2. Organize it with your audience in mind. My audience was college students (and some grad students and faculty showed up too). The key? INTERACTIVE APPROACH. No one (especially college students) want to sit through a 90 minute presentation of me blabbing and a white and black PowerPoint with too many words on it behind me. So what did I do? I blabbed in style. Meaning, I was lively. Humorous. Energetic. I let the kids use their computers. I Skyped in Lewis. I kept it offbeat.

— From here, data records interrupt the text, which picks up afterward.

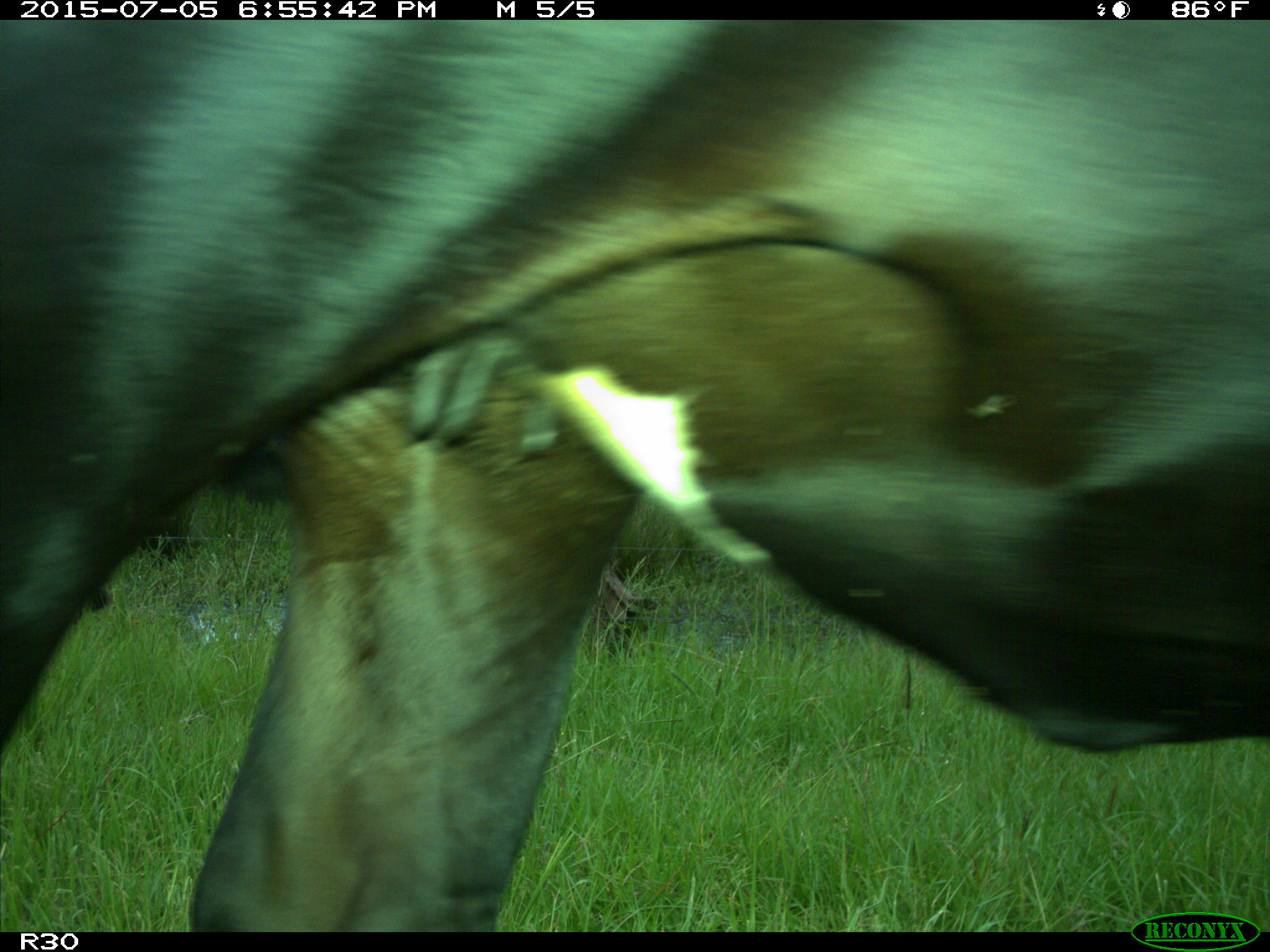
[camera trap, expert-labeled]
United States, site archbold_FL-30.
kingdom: Animalia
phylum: Chordata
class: Mammalia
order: Artiodactyla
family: Bovidae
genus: Bos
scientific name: Bos taurus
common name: domestic cow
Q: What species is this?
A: Bos taurus (domestic cow).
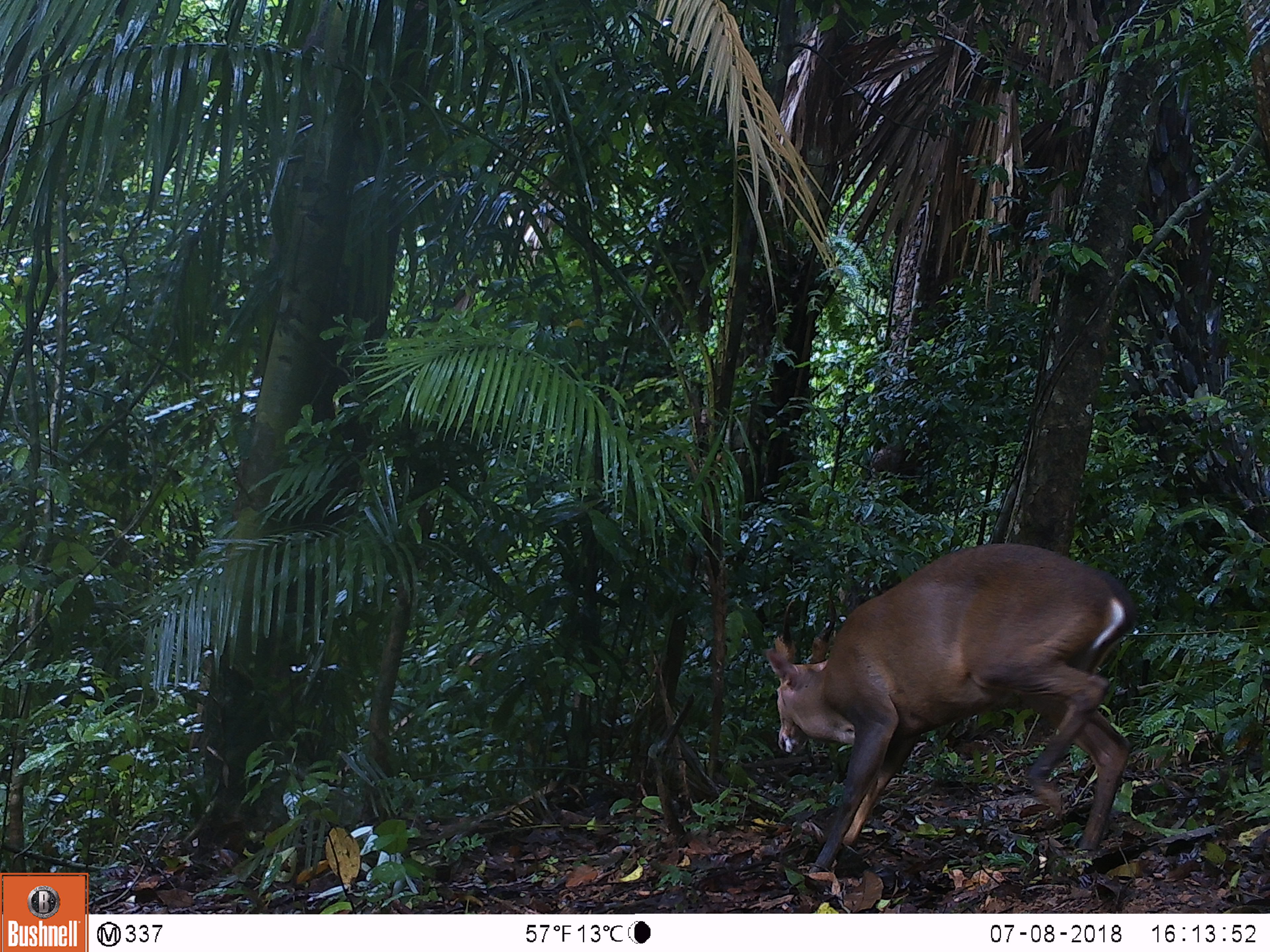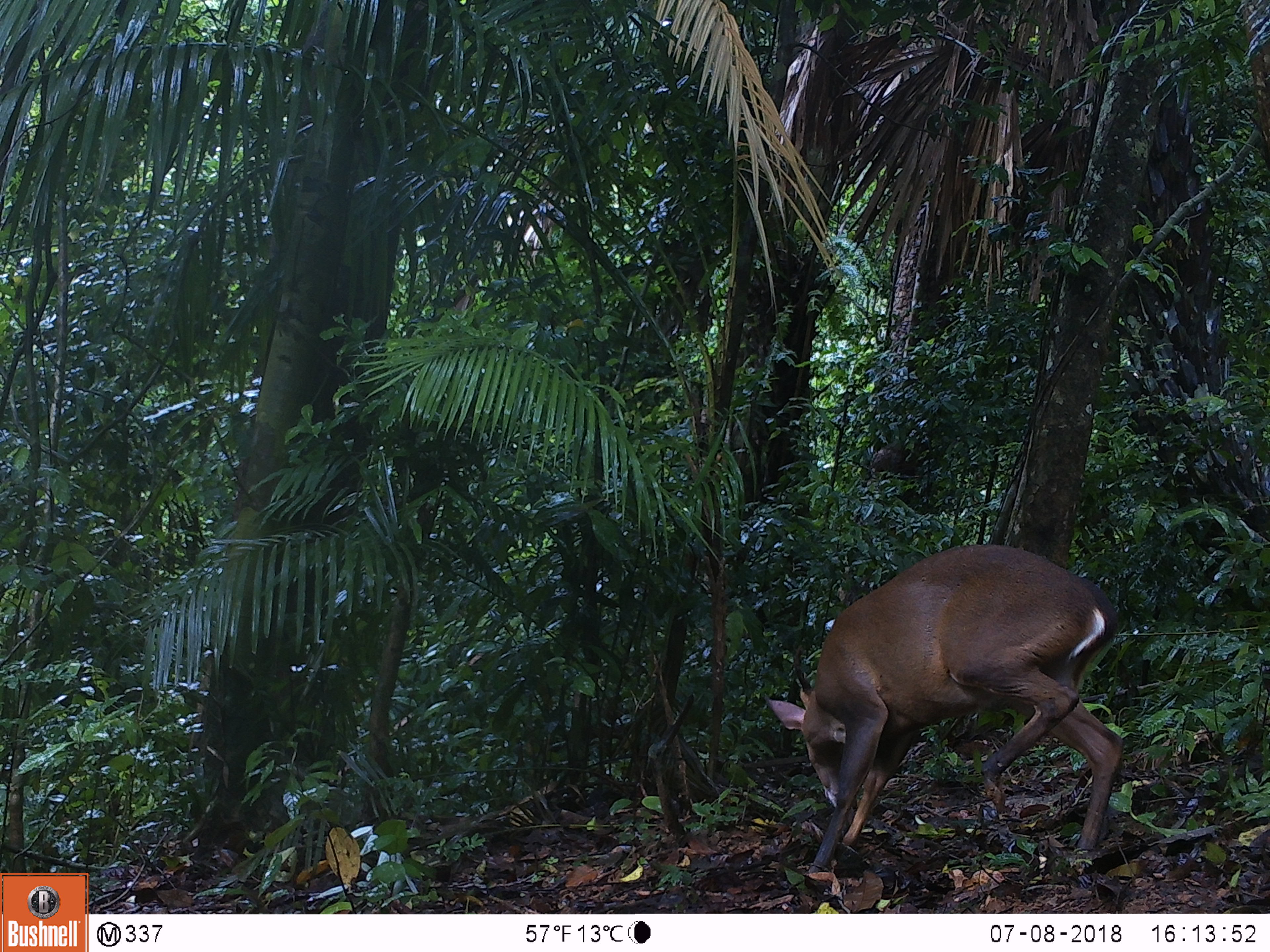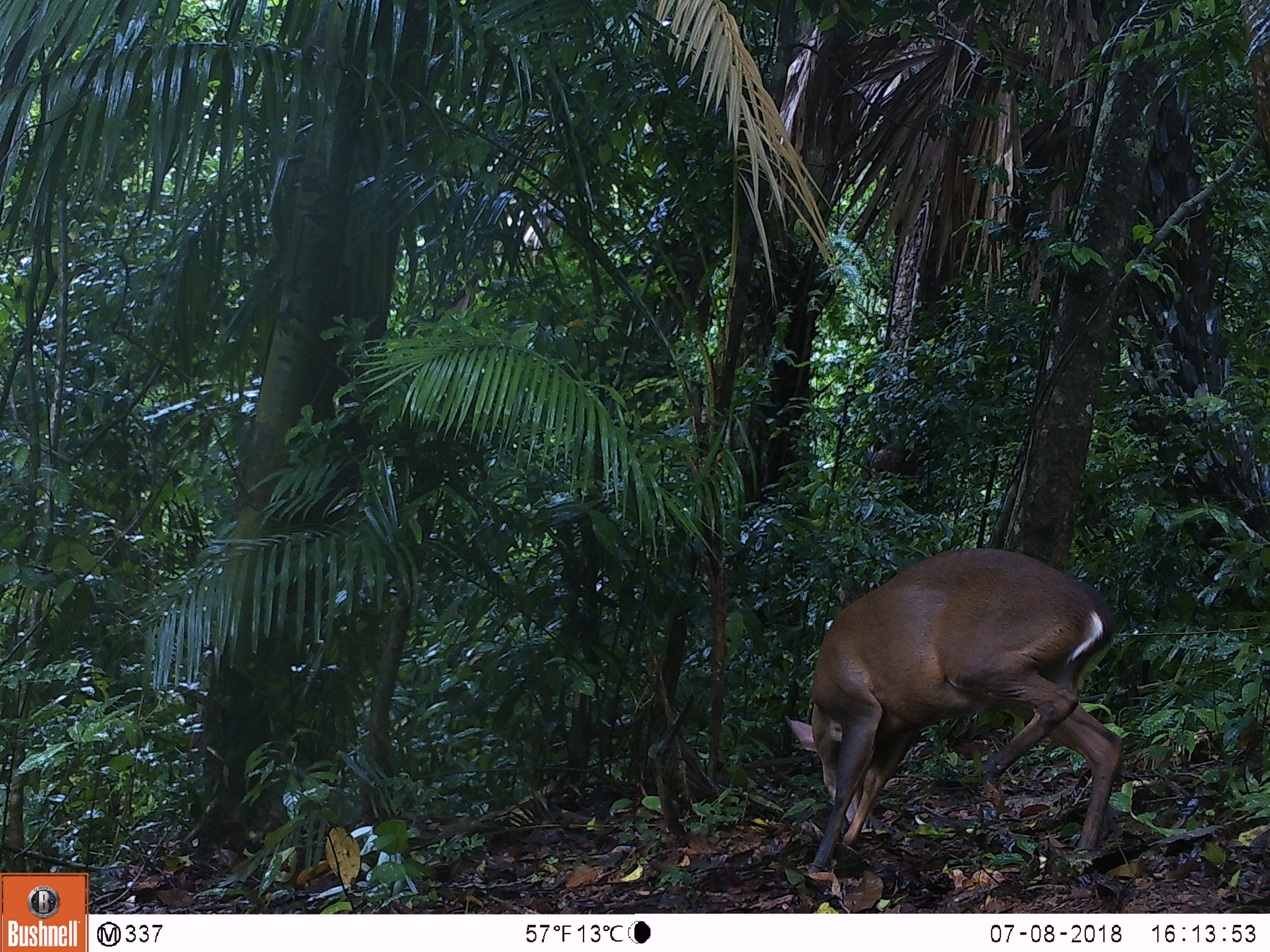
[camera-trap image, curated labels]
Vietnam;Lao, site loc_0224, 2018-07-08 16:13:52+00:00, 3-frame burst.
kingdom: Animalia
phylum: Chordata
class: Mammalia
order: Artiodactyla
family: Cervidae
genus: Muntiacus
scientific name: Muntiacus vuquangensis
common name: large-antlered muntjac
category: large antlered muntjac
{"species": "large antlered muntjac (large-antlered muntjac) (Muntiacus vuquangensis)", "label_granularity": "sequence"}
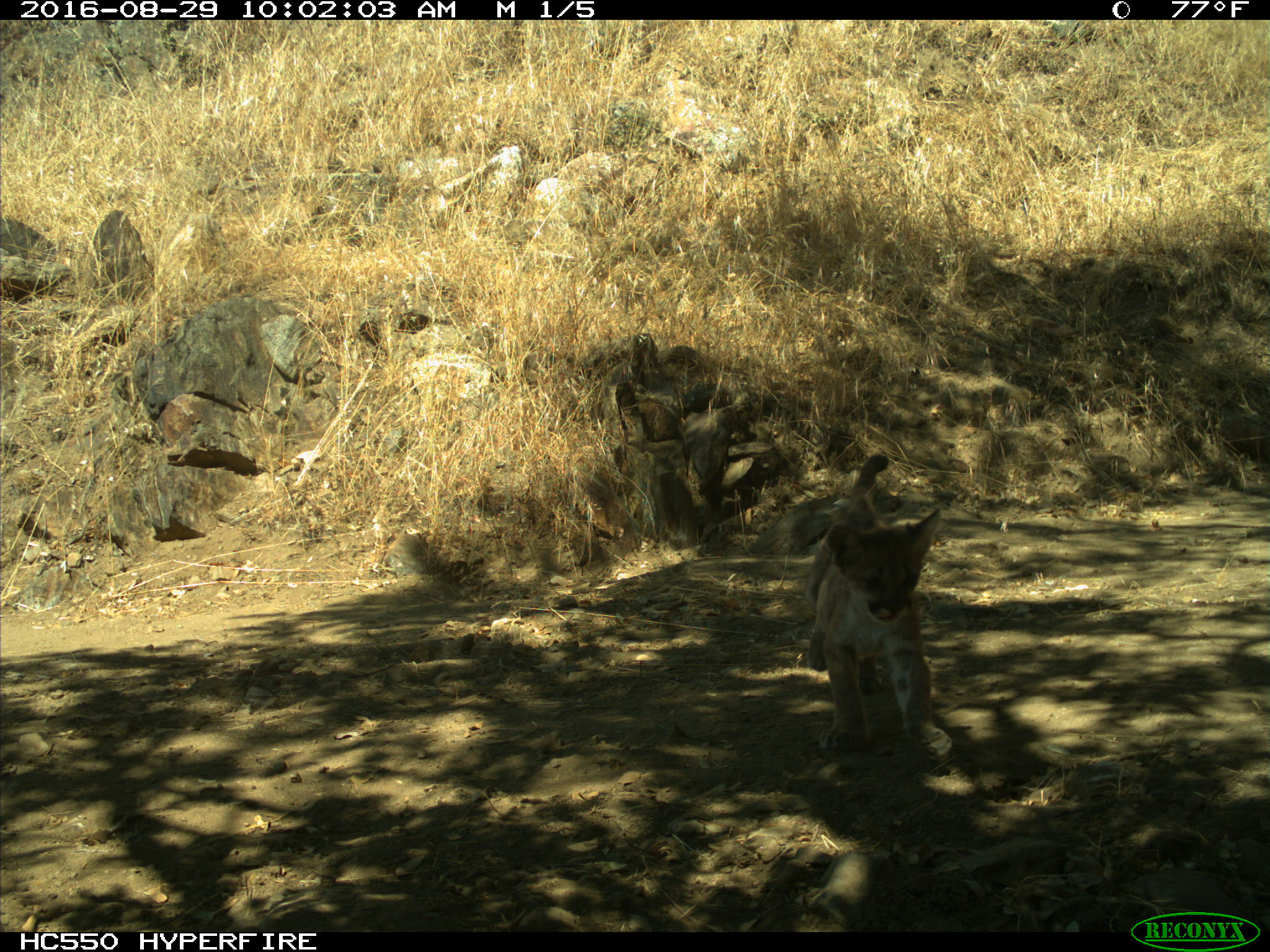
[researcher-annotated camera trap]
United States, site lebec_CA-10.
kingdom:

3. Make people need to come. Not want to come – need to come. These kids need jobs, so they best show up and learn how to get one by using social media. I wasn’t putting on a workshop about how to get a better job – that’s something people want. I put on a workshop for people that needed a job.
4. Promote the heck out it. Facebook event, begging friends to plug it in their classes/student groups, spamming faculty and staff emails, guerilla marketing using my school’s course management system, Twitter.
5. Show some appreciation. The value of a workshop is not necessarily what happens inside the workshop. It’s what happens once your audience leaves. You don’t want to waste anyone’s time, so make sure that after 90 minutes, they walk out of the room and will do something, change something, or pass on the knowledge they gained. And finally, it wasn’t me who made the event a success. It was the people who showed up. So again, thanks to all you Northeastern ROCKSTARS for showing up last week and being so open to learning. You will go far.
Judgement time: How was this list post? Good? Bad? Ugly? Remember, honesty and me are like this [make that finger gesture where one goes over the other].